» Selection
The exercise raises a few interesting notions regarding compatibility, language standards and extensibility. The interpreter variant developed during exercise 4.31 should be able to run all standard scheme programs (using eager evaluation), but would have the additional capability of applying lazy evaluation to specified parametres. This means the hypothetical users of the interpreter from exercise 4.31 would not be taken by surprise when they tried standard scheme programs, in addition the upwards-compatibility would perhaps also make it easier to maintain a “real” metacircular lazy(-extended) interpreter, as the underlying changes to scheme would “ripple through” better due to the acceptance of standard eager programs. While memoization is an interesting topic, it’s not relevant here.

Description of the Solution Strategy

Having already developed a wholly lazy interpreter earlier in chapter 4.2, the exercise isn’t primarily about the implementation of laziness in general, but about changing the implementation so that the laziness becomes optional and the use of it specified through additional syntax. This also makes the new interpreter more versatile, since it allows for wholly lazy functions, wholly eager functions, and mixed-evaluation functions.

Crucially, the exercise states to “implement new syntax procedures to handle the new syntax for define”, “arrange for eval or apply to determine when arguments are to be delayed” and “force or delay arguments accordingly”. In order to get the laziness itself up and running before also adding in whether to memoize or not, I decided to start off by implementing an interpreter variant only allowing non-memoized laziness. But while the exercise text mentions handling the new syntax for define, is it really a new syntax for define?

[Saved entries]
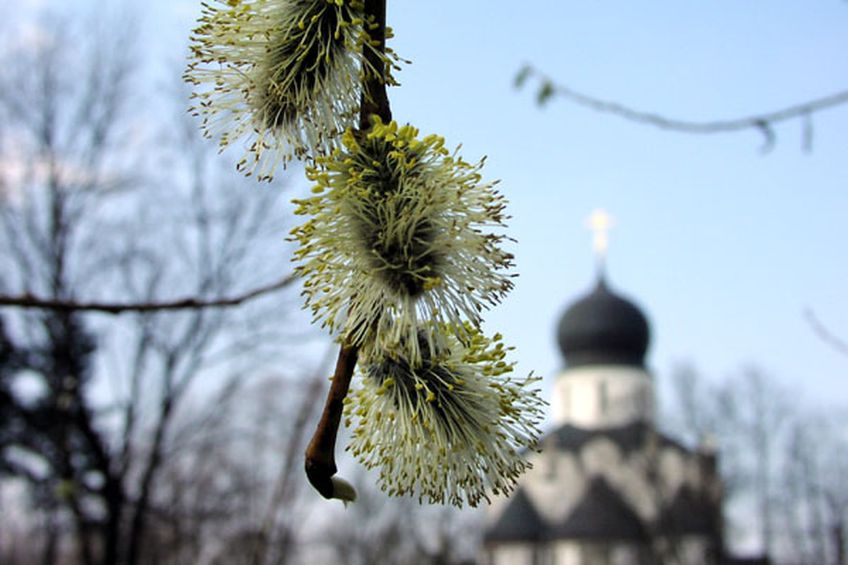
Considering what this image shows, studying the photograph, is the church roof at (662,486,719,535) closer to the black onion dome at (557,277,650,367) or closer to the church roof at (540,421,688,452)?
the church roof at (540,421,688,452)

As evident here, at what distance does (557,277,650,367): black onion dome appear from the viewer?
30.8m

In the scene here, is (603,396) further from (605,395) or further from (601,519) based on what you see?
(601,519)

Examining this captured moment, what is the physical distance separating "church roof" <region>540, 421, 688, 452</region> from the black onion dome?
225cm

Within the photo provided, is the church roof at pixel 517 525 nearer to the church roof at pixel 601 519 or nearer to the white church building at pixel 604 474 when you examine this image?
the white church building at pixel 604 474

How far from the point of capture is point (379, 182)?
82 cm

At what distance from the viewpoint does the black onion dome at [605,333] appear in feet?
101

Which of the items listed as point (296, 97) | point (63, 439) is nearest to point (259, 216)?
point (63, 439)

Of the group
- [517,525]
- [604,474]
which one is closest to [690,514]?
[604,474]

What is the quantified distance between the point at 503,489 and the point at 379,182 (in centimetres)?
33

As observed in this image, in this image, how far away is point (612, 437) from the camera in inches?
1214

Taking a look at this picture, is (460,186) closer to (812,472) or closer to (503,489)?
(503,489)

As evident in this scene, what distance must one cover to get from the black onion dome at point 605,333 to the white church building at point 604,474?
0.03m

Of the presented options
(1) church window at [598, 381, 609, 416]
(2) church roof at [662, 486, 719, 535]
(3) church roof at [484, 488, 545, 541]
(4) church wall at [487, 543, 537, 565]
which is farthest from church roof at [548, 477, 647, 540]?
(1) church window at [598, 381, 609, 416]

» Set exercise A
According to the passage on the lazy interpreter, which three kinds of functions does the new interpreter allow?
» Set exercise B
Quote everything in the passage on the lazy interpreter from "Having already developed" down to "and mixed-evaluation functions.".

» Expected answer A
Wholly lazy functions, wholly eager functions, and mixed-evaluation functions.

» Expected answer B
Having already developed a wholly lazy interpreter earlier in chapter 4.2, the exercise isn’t primarily about the implementation of laziness in general, but about changing the implementation so that the laziness becomes optional and the use of it specified through additional syntax. This also makes the new interpreter more versatile, since it allows for wholly lazy functions, wholly eager functions, and mixed-evaluation functions.